Dotychczas lataliśmy albo tanimi liniami, albo dość ciasnymi czarterami. Także już podróż była dla nas ogromnym przeżyciem. Każdy szczegół nas cieszył, naklejki, kocyk, słuchawki, nieograniczona ilość napoi, dla chętnych również alkohol, ekrany z niesamowitą ilością filmów (był jeden w języku polskim), gier, muzyki, kamerami, umieszczonymi na dziobie, ogonie i pod samolotem, nawet wifi było, Paweł wysłał maila z samolotu. Dostaliśmy naprawdę duży i pyszny posiłek, a później jeszcze były lody. Stewardessa zrobiła nam też pamiątkowe zdjęcie ku naszej radości. 4167 km zleciało nie wiadomo kiedy.
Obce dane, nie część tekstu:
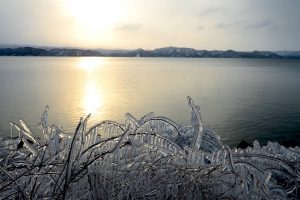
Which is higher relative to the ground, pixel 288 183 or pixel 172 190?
pixel 172 190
Podczas 5 – godzinnej przesiadki w Dubaju nie próżnowaliśmy. Błąkaliśmy się, podziwiając największy terminal na świecie i zrealizowaliśmy voucher na posiłek, który dostaliśmy do Emiratesów i nagraliśmy drugiego sms-a. Najbardziej nas dziwiło to, że chociaż lotnisko obsługuje zawrotną ilość pasażerów, to nie odczuliśmy, aby było zatłoczone. Co więcej jest świetnie przystosowane do bycia punktem przesiadkowym. Jest mnóstwo miejsc do zaśnięcia, są leżanki, kanapy, i miękkie dywany, z których niektórzy korzystali. Kolejny lot o 3.30 do Bangkoku. Tutaj już utnęliśmy sobie drzemkę, ale oczywiście po posiłku. Dystans Dubaj – Bangkok wynosił 4905 km i zajął 5 h 37 min.